Records for this task >>

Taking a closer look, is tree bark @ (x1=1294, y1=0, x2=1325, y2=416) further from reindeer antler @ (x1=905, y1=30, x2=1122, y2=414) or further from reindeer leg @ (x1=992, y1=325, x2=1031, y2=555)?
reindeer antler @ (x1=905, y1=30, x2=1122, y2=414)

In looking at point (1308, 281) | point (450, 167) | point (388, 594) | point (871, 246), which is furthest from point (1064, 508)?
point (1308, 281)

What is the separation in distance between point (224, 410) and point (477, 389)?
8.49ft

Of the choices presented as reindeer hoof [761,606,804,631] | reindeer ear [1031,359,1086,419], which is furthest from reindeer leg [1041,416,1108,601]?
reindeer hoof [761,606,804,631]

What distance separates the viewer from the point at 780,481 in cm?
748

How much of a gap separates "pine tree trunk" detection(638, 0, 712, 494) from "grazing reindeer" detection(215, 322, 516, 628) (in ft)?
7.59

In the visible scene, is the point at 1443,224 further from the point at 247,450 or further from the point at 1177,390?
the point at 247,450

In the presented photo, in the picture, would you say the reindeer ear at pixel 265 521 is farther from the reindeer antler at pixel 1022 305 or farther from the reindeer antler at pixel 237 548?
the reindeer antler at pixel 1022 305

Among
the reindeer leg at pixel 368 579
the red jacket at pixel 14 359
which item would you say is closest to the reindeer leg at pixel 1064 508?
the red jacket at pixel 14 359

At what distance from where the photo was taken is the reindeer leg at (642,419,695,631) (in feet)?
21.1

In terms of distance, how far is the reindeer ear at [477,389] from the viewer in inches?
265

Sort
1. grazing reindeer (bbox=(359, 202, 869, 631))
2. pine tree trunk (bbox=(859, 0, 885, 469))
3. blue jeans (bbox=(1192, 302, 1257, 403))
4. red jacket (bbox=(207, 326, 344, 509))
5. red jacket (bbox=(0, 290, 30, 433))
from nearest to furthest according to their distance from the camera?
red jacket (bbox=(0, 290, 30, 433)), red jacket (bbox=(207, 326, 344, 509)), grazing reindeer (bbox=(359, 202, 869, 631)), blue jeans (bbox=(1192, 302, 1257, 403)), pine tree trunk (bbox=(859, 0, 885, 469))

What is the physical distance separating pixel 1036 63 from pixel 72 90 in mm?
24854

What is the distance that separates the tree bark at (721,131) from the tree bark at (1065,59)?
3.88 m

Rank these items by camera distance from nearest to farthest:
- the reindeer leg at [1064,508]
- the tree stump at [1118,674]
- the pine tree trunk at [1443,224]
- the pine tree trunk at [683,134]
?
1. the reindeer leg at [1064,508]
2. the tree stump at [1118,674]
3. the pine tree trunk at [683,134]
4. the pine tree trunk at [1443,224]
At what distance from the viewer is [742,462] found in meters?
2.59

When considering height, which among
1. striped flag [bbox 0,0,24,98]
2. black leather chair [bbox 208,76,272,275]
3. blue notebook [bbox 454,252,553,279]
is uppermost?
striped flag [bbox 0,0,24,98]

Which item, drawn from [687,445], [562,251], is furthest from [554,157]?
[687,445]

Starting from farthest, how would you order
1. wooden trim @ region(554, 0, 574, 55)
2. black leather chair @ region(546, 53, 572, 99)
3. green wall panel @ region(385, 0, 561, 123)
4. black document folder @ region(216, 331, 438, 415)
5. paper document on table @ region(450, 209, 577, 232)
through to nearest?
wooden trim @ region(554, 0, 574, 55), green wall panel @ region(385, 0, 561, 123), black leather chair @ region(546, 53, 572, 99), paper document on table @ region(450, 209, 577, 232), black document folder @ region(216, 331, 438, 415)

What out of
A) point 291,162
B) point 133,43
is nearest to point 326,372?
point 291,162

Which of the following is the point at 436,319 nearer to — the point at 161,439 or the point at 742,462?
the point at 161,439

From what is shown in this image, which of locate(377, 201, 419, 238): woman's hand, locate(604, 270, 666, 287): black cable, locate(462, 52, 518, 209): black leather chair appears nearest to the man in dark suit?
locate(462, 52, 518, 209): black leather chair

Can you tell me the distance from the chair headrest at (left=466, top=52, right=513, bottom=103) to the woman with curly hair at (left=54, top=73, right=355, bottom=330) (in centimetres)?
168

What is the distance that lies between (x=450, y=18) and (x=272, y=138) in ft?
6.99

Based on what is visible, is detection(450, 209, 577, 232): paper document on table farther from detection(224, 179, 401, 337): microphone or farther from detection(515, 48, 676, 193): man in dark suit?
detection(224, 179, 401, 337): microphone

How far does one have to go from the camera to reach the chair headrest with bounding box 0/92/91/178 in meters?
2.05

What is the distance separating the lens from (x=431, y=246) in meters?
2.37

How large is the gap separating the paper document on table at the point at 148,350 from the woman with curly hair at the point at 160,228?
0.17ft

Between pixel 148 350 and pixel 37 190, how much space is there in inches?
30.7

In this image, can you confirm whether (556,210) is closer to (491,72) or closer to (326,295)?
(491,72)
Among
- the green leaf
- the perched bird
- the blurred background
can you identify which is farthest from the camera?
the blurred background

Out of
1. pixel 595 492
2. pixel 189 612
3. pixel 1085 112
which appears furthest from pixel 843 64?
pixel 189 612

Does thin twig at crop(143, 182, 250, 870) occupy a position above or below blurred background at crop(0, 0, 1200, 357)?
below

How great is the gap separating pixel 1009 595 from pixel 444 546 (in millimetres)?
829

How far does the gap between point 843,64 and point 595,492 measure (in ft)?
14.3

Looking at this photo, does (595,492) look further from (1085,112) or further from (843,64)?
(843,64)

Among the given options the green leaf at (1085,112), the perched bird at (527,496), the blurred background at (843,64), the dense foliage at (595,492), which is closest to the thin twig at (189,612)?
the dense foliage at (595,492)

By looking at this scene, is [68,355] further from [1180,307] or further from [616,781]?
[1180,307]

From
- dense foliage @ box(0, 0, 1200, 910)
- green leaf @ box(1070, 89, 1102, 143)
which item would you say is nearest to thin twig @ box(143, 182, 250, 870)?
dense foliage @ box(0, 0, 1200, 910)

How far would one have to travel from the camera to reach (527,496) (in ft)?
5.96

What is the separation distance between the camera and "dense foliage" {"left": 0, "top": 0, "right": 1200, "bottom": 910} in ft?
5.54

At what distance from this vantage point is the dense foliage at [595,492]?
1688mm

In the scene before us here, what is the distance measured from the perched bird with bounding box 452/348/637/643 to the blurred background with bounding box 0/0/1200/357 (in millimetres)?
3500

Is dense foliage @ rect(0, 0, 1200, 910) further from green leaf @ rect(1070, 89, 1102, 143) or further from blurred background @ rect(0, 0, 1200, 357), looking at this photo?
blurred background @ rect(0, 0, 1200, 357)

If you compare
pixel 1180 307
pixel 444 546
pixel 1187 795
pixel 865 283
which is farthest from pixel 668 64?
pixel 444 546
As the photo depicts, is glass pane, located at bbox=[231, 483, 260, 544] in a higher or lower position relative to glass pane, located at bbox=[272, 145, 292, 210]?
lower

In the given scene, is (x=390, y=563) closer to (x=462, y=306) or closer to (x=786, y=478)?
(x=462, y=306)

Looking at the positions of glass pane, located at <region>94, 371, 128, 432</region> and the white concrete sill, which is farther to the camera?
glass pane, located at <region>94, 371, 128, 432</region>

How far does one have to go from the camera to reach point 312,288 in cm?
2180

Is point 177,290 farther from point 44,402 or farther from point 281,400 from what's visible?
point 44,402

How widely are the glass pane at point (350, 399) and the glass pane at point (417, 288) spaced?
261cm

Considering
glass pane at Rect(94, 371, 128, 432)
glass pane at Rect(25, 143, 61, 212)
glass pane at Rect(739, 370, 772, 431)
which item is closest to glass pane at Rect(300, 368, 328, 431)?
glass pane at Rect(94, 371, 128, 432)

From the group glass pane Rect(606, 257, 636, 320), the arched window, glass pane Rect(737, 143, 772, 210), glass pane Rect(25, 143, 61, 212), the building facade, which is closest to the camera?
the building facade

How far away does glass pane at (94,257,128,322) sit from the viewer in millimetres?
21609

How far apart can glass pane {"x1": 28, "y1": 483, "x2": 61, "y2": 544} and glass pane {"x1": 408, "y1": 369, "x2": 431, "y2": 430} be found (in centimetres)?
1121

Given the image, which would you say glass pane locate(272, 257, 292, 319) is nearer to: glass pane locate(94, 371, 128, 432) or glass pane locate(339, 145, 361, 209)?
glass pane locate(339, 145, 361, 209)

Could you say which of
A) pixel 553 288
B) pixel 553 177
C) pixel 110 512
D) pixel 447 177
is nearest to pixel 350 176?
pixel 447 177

Your instructions >>
Please write out the listing again from the line with "Is point 177,290" through the end of the listing, with "arched window" replaced by "round window" and everything else left unchanged.

Response >>
Is point 177,290 farther from point 44,402 or farther from point 281,400 from what's visible?
point 44,402

How widely are the glass pane at point (350, 399) and the glass pane at point (417, 288) spaced?
261cm

Considering
glass pane at Rect(94, 371, 128, 432)
glass pane at Rect(25, 143, 61, 212)
glass pane at Rect(739, 370, 772, 431)
which item is closest to glass pane at Rect(300, 368, 328, 431)?
glass pane at Rect(94, 371, 128, 432)

From the group glass pane Rect(606, 257, 636, 320), the round window, glass pane Rect(737, 143, 772, 210), glass pane Rect(25, 143, 61, 212), the building facade, which is closest to the camera?
the building facade

How far away does glass pane at (94,257,128,322) sit from the viewer in millimetres?
21609

How far apart can glass pane {"x1": 28, "y1": 483, "x2": 61, "y2": 544} and glass pane {"x1": 408, "y1": 369, "x2": 431, "y2": 430} be found (in centimetres)?
1121

Given the image, which would you say glass pane locate(272, 257, 292, 319) is nearer to: glass pane locate(94, 371, 128, 432) or glass pane locate(339, 145, 361, 209)?
glass pane locate(339, 145, 361, 209)

Could you say which of
A) pixel 553 288
B) pixel 553 177
C) pixel 110 512
D) pixel 447 177
is nearest to pixel 350 176?
pixel 447 177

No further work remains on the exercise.